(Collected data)
*****
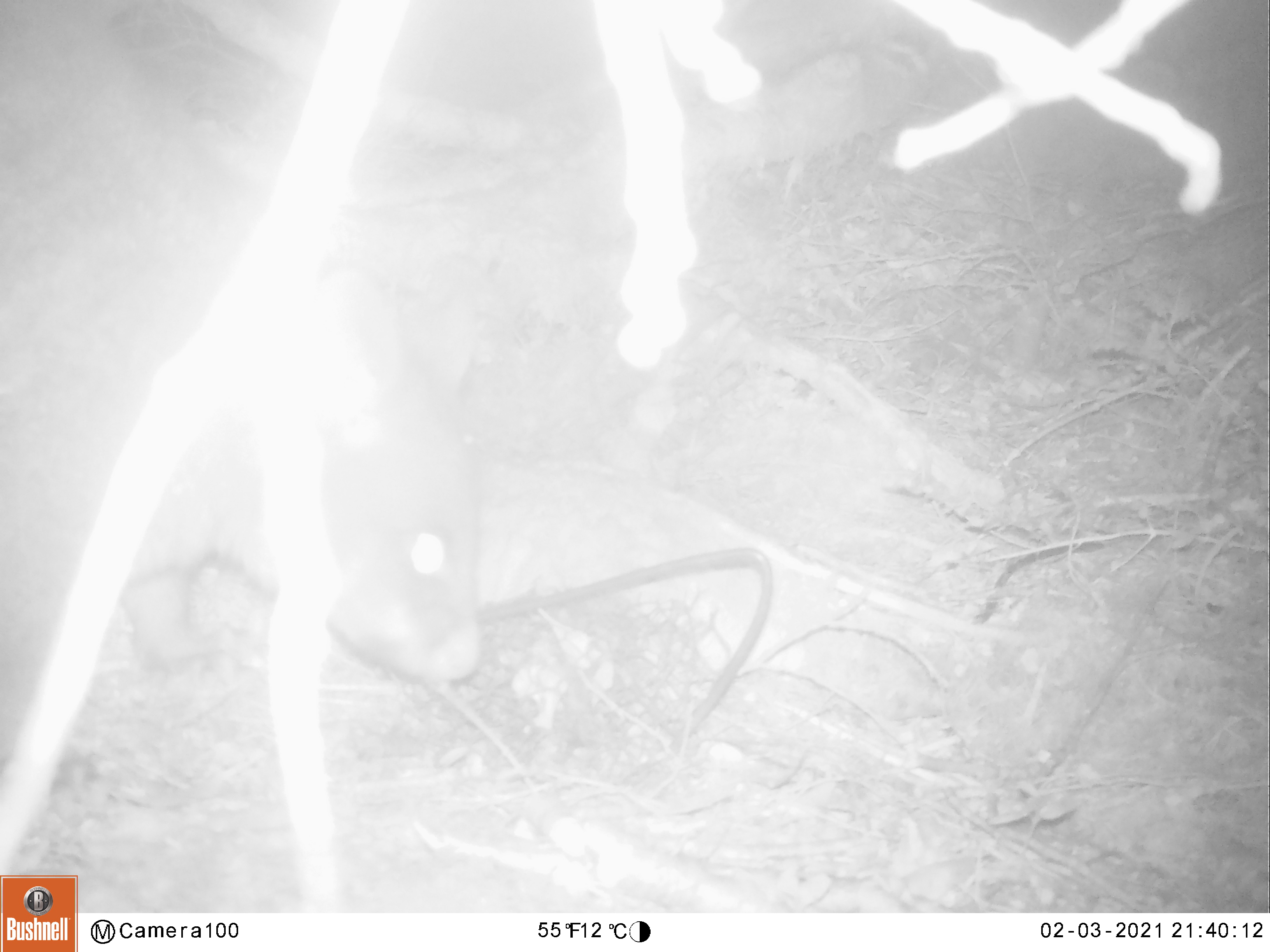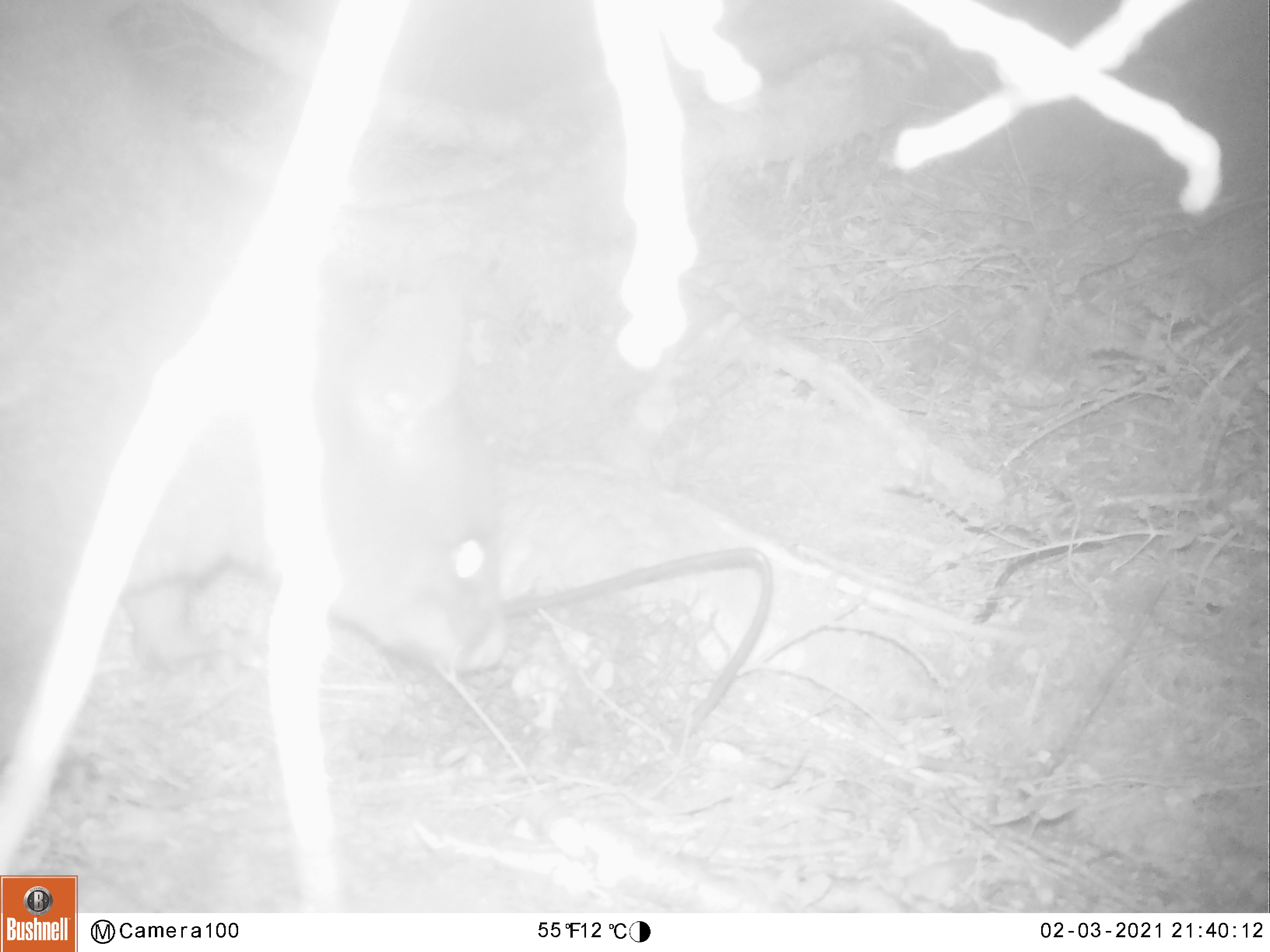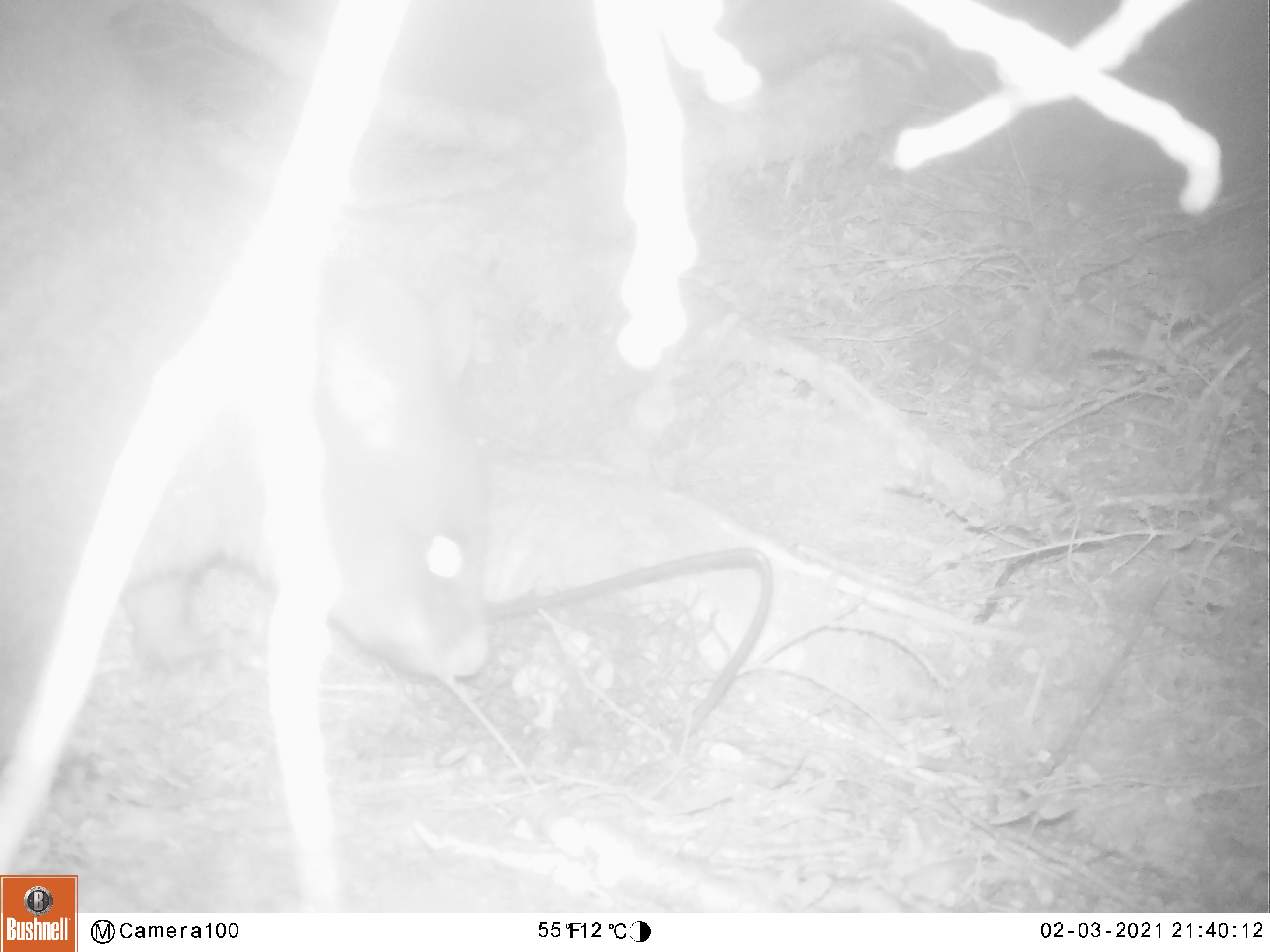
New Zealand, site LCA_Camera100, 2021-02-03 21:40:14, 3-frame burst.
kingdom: Animalia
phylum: Chordata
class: Mammalia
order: Diprotodontia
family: Phalangeridae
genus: Trichosurus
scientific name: Trichosurus vulpecula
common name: common brushtail possum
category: possum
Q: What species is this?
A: Possum (common brushtail possum) (Trichosurus vulpecula).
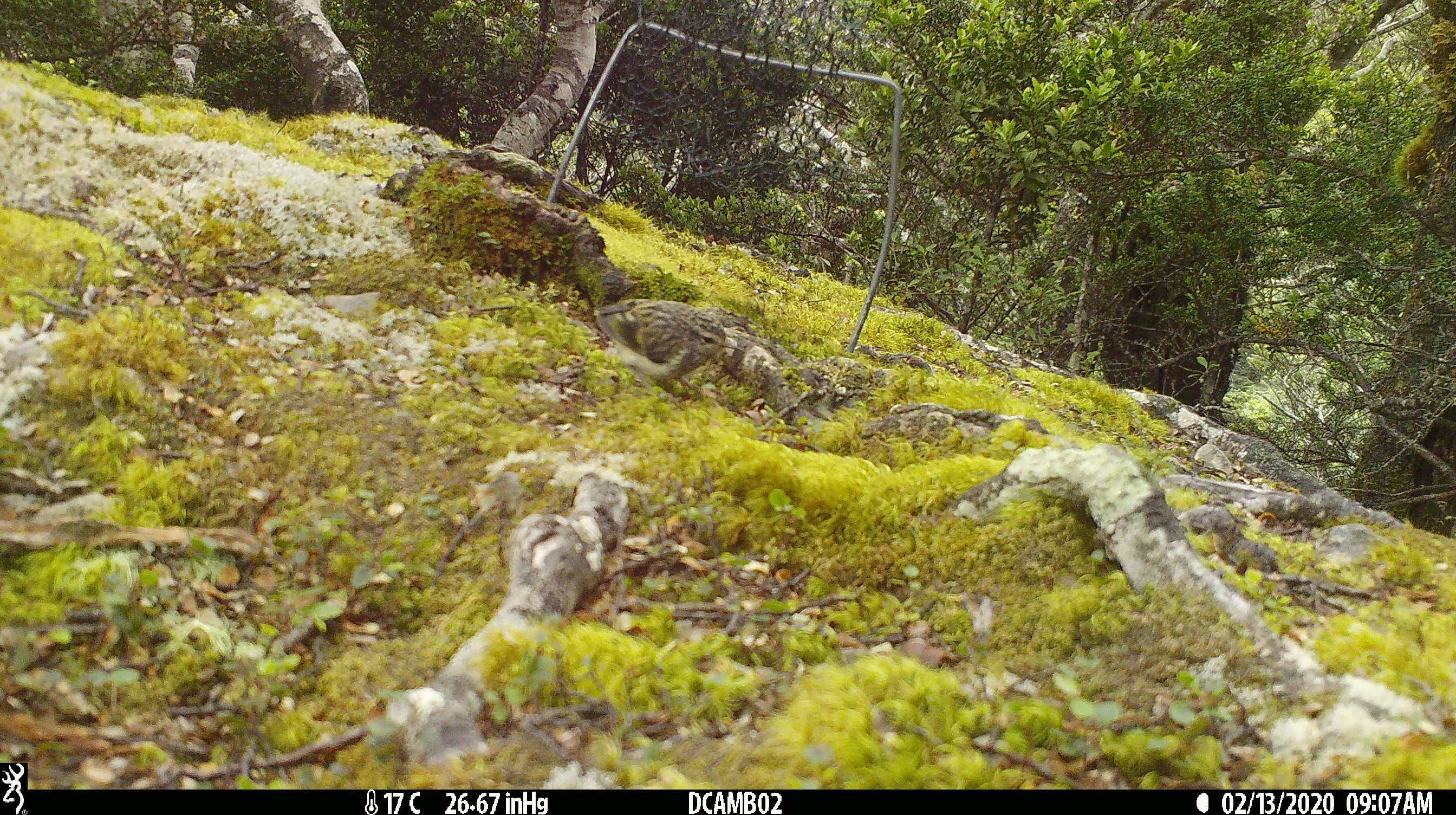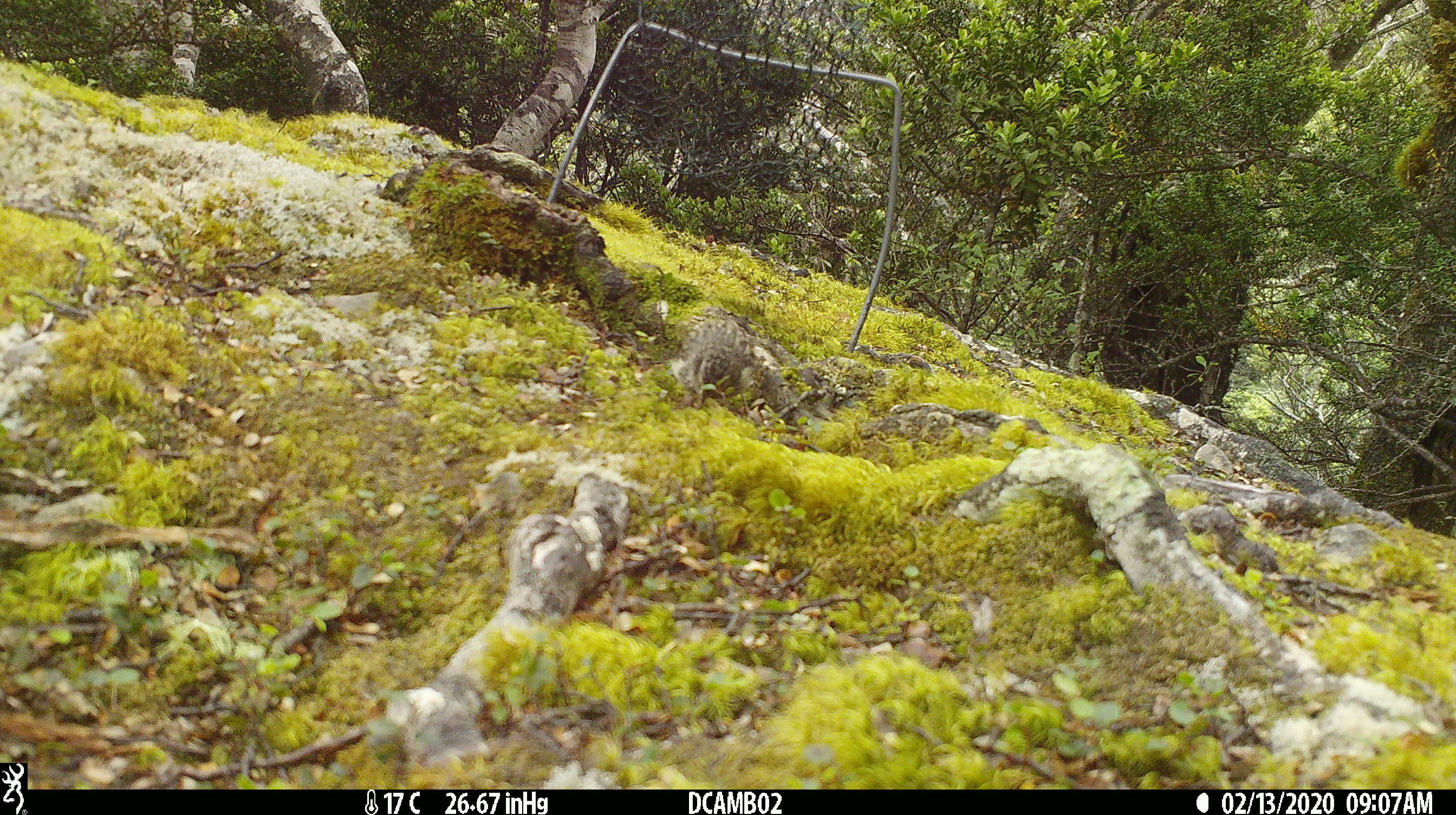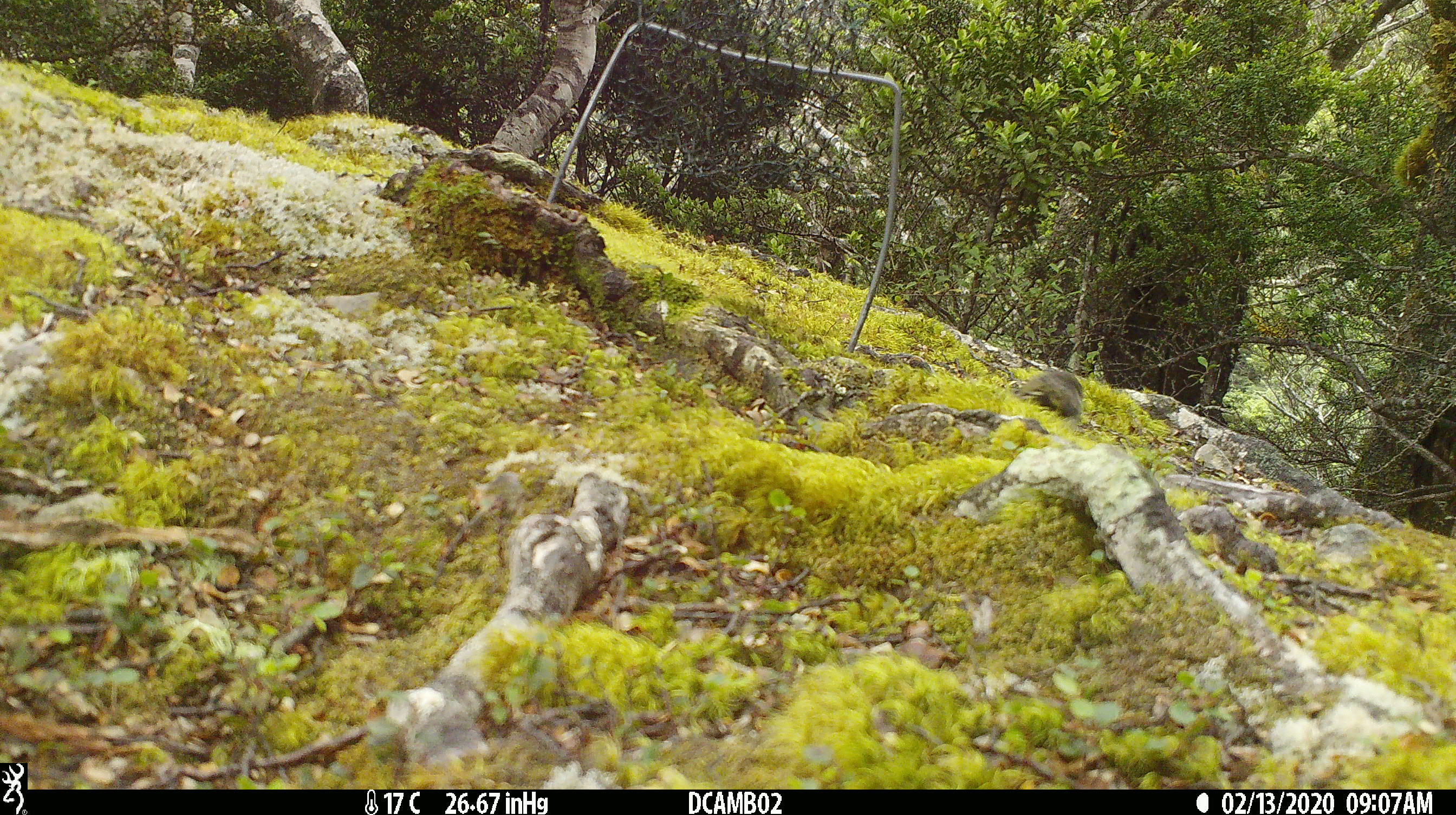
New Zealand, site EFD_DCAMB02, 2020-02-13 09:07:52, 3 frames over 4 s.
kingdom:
*****
**About this exercise**
Look above for lines with the word "site" and copy them all.

**Answer to this exercise**
New Zealand, site LCA_Camera100, 2021-02-03 21:40:14, 3-frame burst.
New Zealand, site EFD_DCAMB02, 2020-02-13 09:07:52, 3 frames over 4 s.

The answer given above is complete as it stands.